291 KiB
Week 6 Lab — Commonly Used Distributions and the Central Limit Theorem¶
In this lab, we will:
- work with Bernoulli, Binomial, Poisson, Normal, and Exponential distributions,
- compute probabilities numerically,
- simulate random samples,
- compare theory and simulation,
- visualize the Central Limit Theorem (CLT).
We will use Python, NumPy, Matplotlib, and SciPy.
import numpy as np
import matplotlib.pyplot as plt
from scipy.stats import binom, poisson, norm, expon
np.random.seed(42)
# Bernoulli distribution
p = 0.7
print("P(X=1) =", p)
print("P(X=0) =", 1 - p)
print("Mean =", p)
print("Variance =", p * (1 - p))
# Now we simulate Bernoulli observations.

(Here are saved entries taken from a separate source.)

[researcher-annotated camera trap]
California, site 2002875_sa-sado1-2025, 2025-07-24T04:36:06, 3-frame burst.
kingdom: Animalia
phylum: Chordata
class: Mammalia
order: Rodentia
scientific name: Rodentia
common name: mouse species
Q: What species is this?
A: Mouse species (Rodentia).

#This is equivalent to repeating a success/failure experiment many times.
#For example:
#- success = component passes,
#- failure = component fails.
p = 0.7
n_samples = 1000
bernoulli_data = np.random.binomial(1, p, size=n_samples)

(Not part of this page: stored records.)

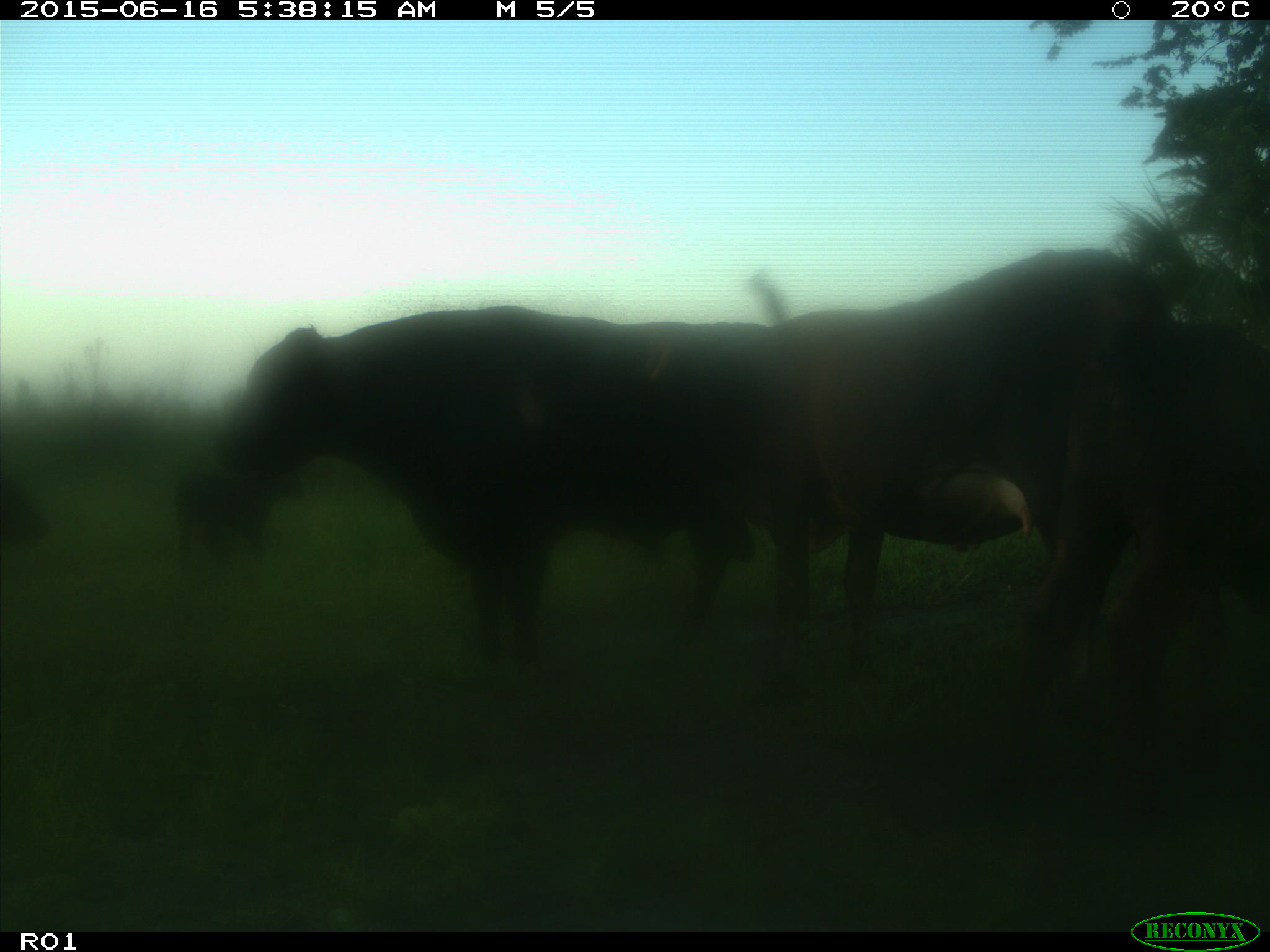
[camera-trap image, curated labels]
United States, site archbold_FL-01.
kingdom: Animalia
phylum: Chordata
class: Mammalia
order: Artiodactyla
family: Bovidae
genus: Bos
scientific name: Bos taurus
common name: domestic cow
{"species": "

print("First 20 observations:")
print(bernoulli_data[:20])
print("Sample mean:", bernoulli_data.mean())
print("Sample variance:", bernoulli_data.var(ddof=1))

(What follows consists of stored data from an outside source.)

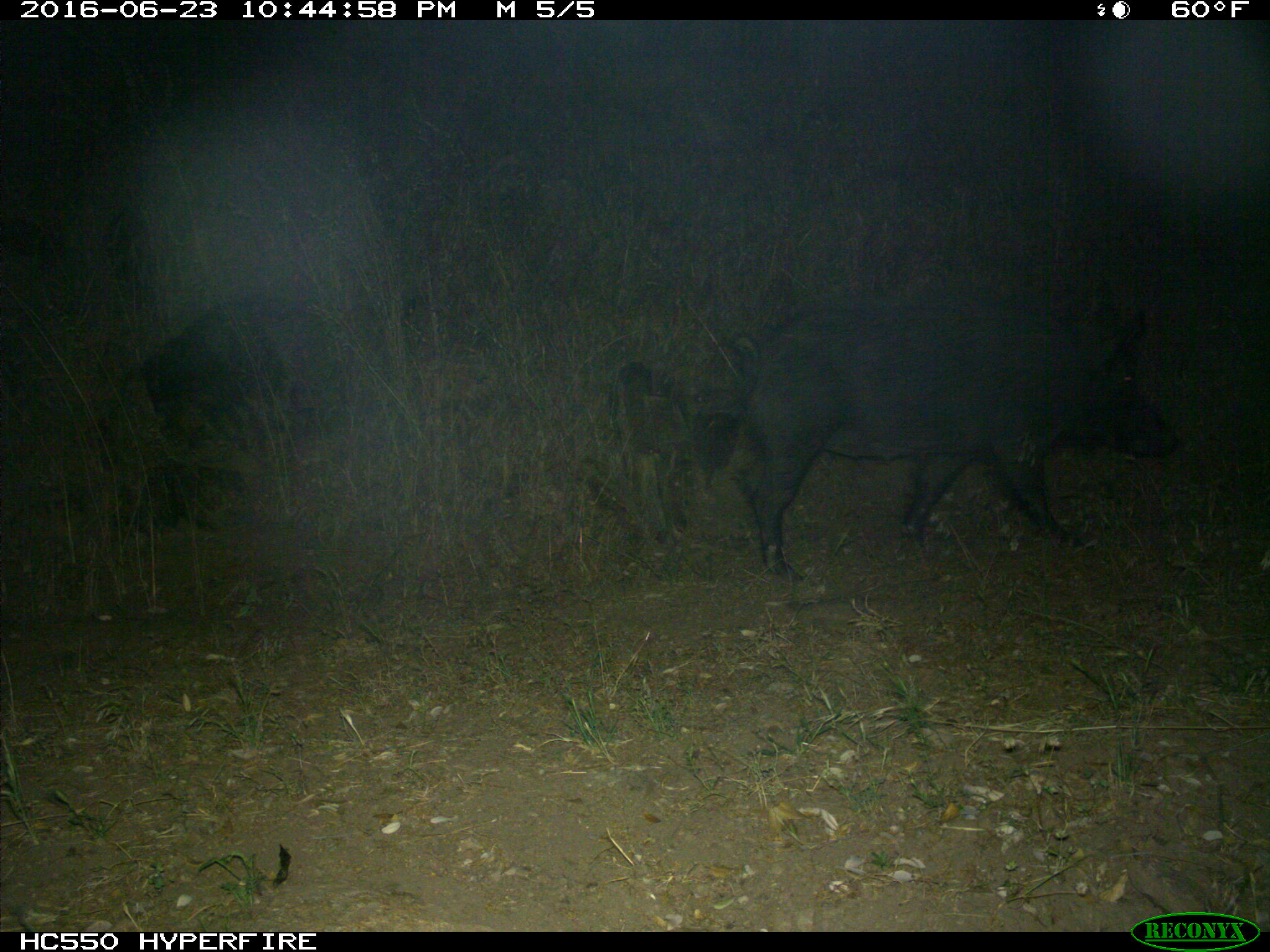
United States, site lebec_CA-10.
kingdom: Animalia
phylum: Chordata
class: Mammalia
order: Artiodactyla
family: Suidae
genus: Sus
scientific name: Sus scrofa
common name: wild boar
Sus scrofa (wild boar).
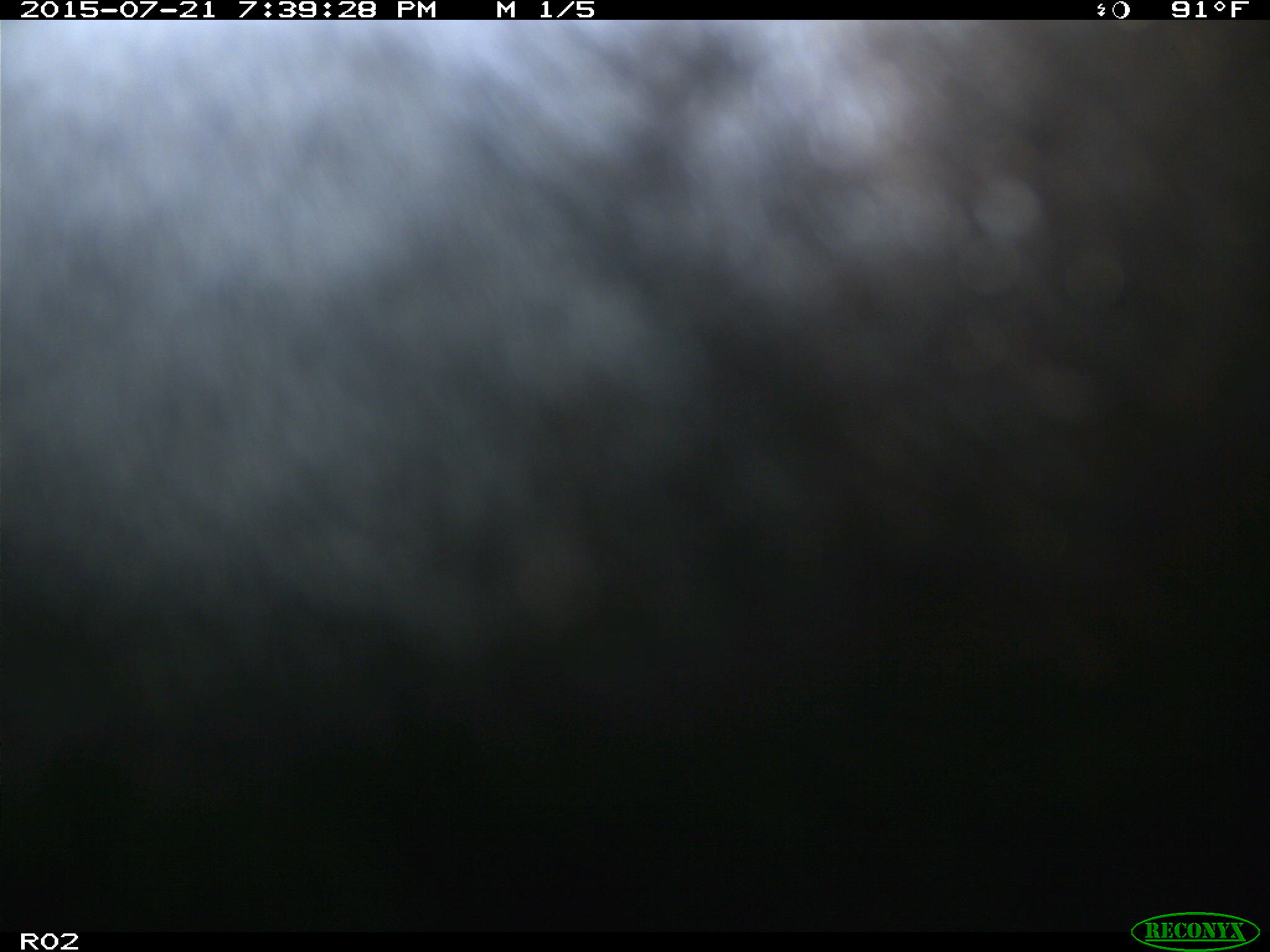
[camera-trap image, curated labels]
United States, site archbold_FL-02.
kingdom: Animalia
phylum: Chordata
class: Mammalia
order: Artiodactyla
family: Bovidae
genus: Bos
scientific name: Bos taurus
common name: domestic cow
Bos taurus (domestic cow).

values, counts = np.unique(bernoulli_data, return_counts=True)
plt.figure(figsize=(6,4))
plt.bar(values, counts / n_samples, width=0.4)
plt.xticks([0, 1])
plt.xlabel("Outcome")
plt.ylabel("Relative frequency")
plt.title("Simulated Bernoulli Distribution")
plt.show()
Part 3 — Binomial Distribution¶
The Binomial distribution counts the number of successes in n independent Bernoulli trials.
If X ~ Binomial(n, p), then:
P(X = k) = C(n,k) p^k (1-p)^(n-k)E[X] = npVar(X) = np(1-p)
Example:
Let X be the number of defective components in a sample of 20, if the defect probability is 0.08.
n = 20
p = 0.08
k = 2
prob_k2 = binom.pmf(k, n, p)
print(f"P(X=2) = {prob_k2:.6f}")
print("Mean =", n * p)
print("Variance =", n * p * (1 - p))
x = np.arange(0, n + 1)
pmf = binom.pmf(x, n, p)
plt.figure(figsize=(8,4))
plt.bar(x, pmf, width=0.7)
plt.xlabel("Number of successes")
plt.ylabel("Probability")
plt.title("Binomial Distribution: n=20, p=0.08")
plt.show()
Part 4 — Binomial Simulation¶
Now we compare the theoretical Binomial model with simulation.
n = 20
p = 0.08
n_sim = 10000
binom_sim = np.random.binomial(n, p, size=n_sim)
print("Simulated mean:", binom_sim.mean())
print("Theoretical mean:", n * p)
print("Simulated variance:", binom_sim.var(ddof=1))
print("Theoretical variance:", n * p * (1 - p))
plt.figure(figsize=(8,4))
plt.hist(binom_sim, bins=np.arange(-0.5, n + 1.5, 1), density=True)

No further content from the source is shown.